▶ _EXTRAIT CHOISI_
:::
Tunisie : trois femmes d’influence dans la Constituante

http://platform.twitter.com/widgets/hub.1326407570.htmlMeherzia Labidi, Lobna     Jeribi et Maya Jribi. La première  est vice-présidente de la Constituante tunisienne, la deuxième députée de la  majorité (Ettakatol) et la troisième membre de l’opposition parlementaire. Leur  mot d’ordre commun : le respect de l’autre.

Lors de certaines séances de la Constituante tunisienne, une voix chantante,     teintée d’un accent  indéfinissable se fait entendre du haut du perchoir.     Il s’agit de Meherzia  Labidi, première vice-présidente de l’Assemblée, qui     remplace au pied levé  le président, Mustapha Ben Jaafar. Inconnue     jusqu’aux élections du  23 octobre dernier, cette binationale, tête de     liste d’Ennahdha dans la  circonscription France 1, a des allures     attendrissantes de mère poule, mais  n’en mène pas moins les débats avec     autorité. On est loin du cliché qui  voudrait que les élues du parti     islamiste soient des figures effacées,  propulsées à l’Assemblée pour cause     de parité obligatoire.

Meherzia Labidi, qui se déclare « Tunisienne d’ici     et  maintenant », est déterminée à agir pour le bien du pays : « Même si     les avis divergent, la Tunisie nous unit ; c’est une tâche suprême que de     participer à la rédaction de  la Constitution. »

Meherzia Labidi, Franco-Tunisienne de 49 ans,  députée d’Ennahda pour la circonscription France 1.

© Ons Abid

Elle encourage vivement     les Tunisiennes non seulement à entrer en  politique, mais à élargir leur     participation à la vie publique : « L’action ne s’exerce pas uniquement au     niveau du gouvernement. Les  femmes doivent s’engager aussi bien au sein     des partis que dans les  régions. » Avec une fermeté sereine, elle tempère     des débats parfois  houleux, car « il faut respecter tous les points de vue     sans que  l’émotion ne prenne le pas sur le dialogue. Notre mission est de     répondre  aussi aux attentes très fortes du peuple ». Optimiste, Meherzia     Labidi  a fait sien le dicton « Seul, on va plus vite, ensemble, on va plus      loin ».

Transparence

Agir ensemble est également un impératif pour Lobna     Jeribi, l’une des  députées d’Ettakatol, qui avait été pressentie pour être     secrétaire d’État  chargée des Technologies de l’information et de la     communication (TIC). « Au sein de l’Assemblée, le réseau de femmes est un     réel vecteur de  communication qui permet de prendre des initiatives de     manière concertée  afin d’infléchir des tendances », souligne celle qui est     entrée en  politique par patriotisme.
:::
▶ _EXTRAITS DU MATÉRIEL_
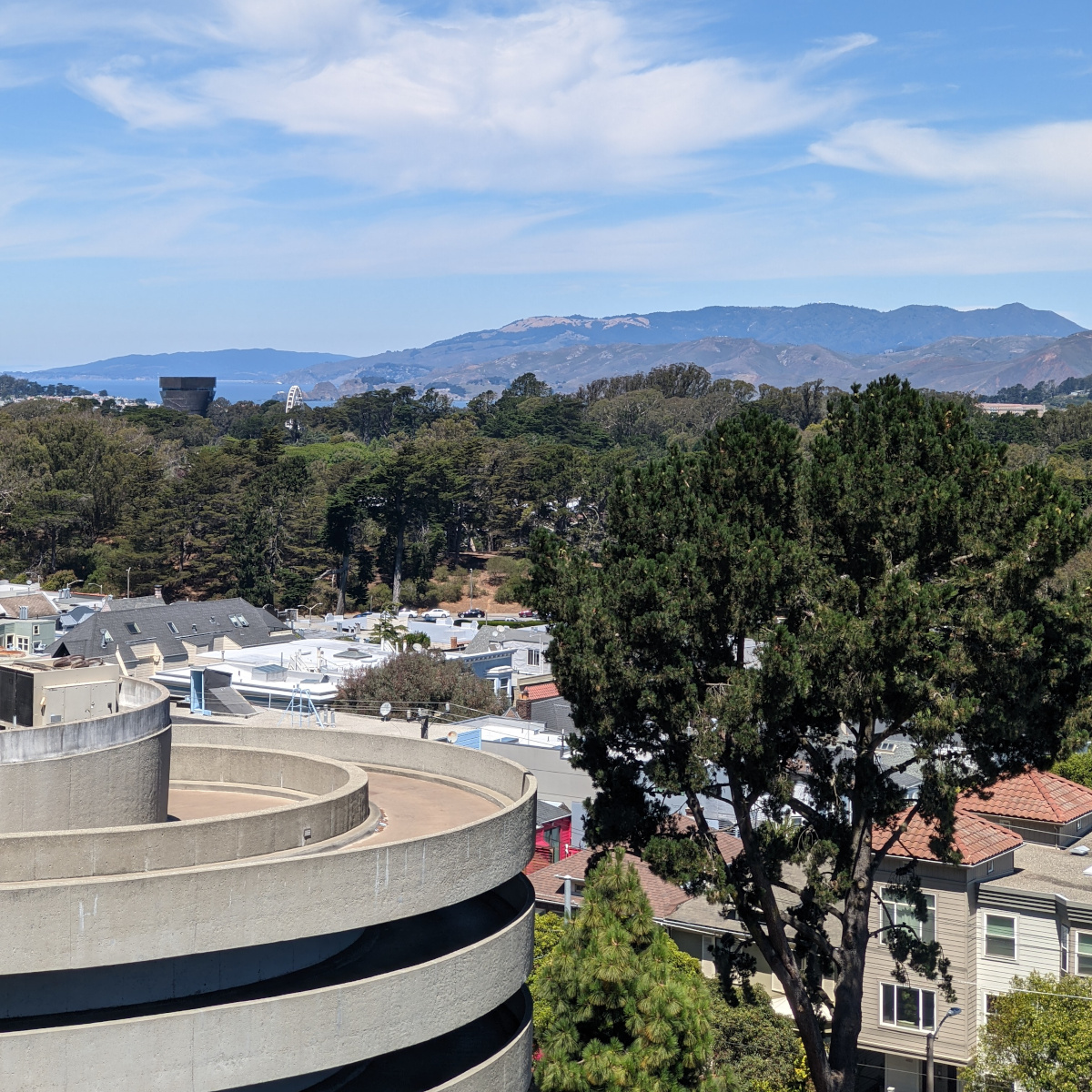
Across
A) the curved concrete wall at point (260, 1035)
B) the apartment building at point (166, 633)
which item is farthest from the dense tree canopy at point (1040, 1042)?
the apartment building at point (166, 633)

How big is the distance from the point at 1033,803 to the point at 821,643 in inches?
660

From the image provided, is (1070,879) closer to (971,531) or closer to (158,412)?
(971,531)

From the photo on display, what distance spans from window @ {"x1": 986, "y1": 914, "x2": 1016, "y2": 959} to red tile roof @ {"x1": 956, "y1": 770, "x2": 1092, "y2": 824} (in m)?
4.33

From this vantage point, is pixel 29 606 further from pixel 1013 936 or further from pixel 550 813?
pixel 1013 936

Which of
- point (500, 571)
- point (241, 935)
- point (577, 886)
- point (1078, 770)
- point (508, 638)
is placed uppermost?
point (241, 935)

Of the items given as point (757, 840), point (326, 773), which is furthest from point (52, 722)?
point (757, 840)

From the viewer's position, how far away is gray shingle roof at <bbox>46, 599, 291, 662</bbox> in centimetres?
7788

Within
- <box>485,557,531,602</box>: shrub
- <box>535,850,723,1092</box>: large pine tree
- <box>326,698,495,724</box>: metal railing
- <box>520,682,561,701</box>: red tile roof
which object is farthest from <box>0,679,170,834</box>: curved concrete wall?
:::
▶ _CONSIGNE ÉCRITE 1_
Recopiez fidèlement le passage de l'article sur les élues de la Constituante tunisienne, depuis « Agir ensemble est » jusqu'à « politique par patriotisme. » inclus.
▶ _CONSIGNE ÉCRITE 2_
Rédigez la suite de l'article consacré aux trois élues de la Constituante tunisienne, à partir de sa dernière phrase.

▶ _RÉSULTAT ATTENDU 1_
Agir ensemble est également un impératif pour Lobna     Jeribi, l’une des  députées d’Ettakatol, qui avait été pressentie pour être     secrétaire d’État  chargée des Technologies de l’information et de la     communication (TIC). « Au sein de l’Assemblée, le réseau de femmes est un     réel vecteur de  communication qui permet de prendre des initiatives de     manière concertée  afin d’infléchir des tendances », souligne celle qui est     entrée en  politique par patriotisme.

▶ _RÉSULTAT ATTENDU 2_
Lobna   Jeribi,  39 ans, députée d’Ettakatol, docteur en systèmes d’informatique,   a été  pressentie pour être secrétaire d’État chargée des Technologies   de  l’information et de la communication.

© Ons   Abid  pour J.A.

Dynamique et rayonnante, Lobna Jeribi     est à l’écoute de toutes les  opinions, tout en défendant bec et ongles     l’adoption par la Constituante du  principe d’Open Governance : « La     transparence et la démocratie  participative sont essentielles pour la     Constitution. Les données et le  contenu des débats doivent être     accessibles à tous. Il est primordial de  permettre aux citoyens d’accéder     aux informations qui les concernent.  N’oublions pas combien le peuple a     souffert de l’omerta en vigueur sous  l’ancien régime. » En synergie avec     des associations de la société civile,  Lobna Jeribi a rallié à cette cause     des membres de partis de tous bords. « Chaque formation a un noyau dur,     mais les jeunes compétences  apportent un nouveau souffle et constituent     une classe politique naissante,  animée par la volonté sincère d’asseoir le     pays sur des bases solides.  Ettakatol, critiqué pour avoir accepté de     faire partie de la troïka [avec le Congrès pour la République et Ennahdha,      NDLR], a une approche pertinente qui permet de dialoguer de l’intérieur,      d’impulser des orientations et de veiller à la sauvegarde des valeurs      démocratiques. La vigilance est l’affaire de tous, et la liberté      d’expression ne sera plus jamais confisquée. »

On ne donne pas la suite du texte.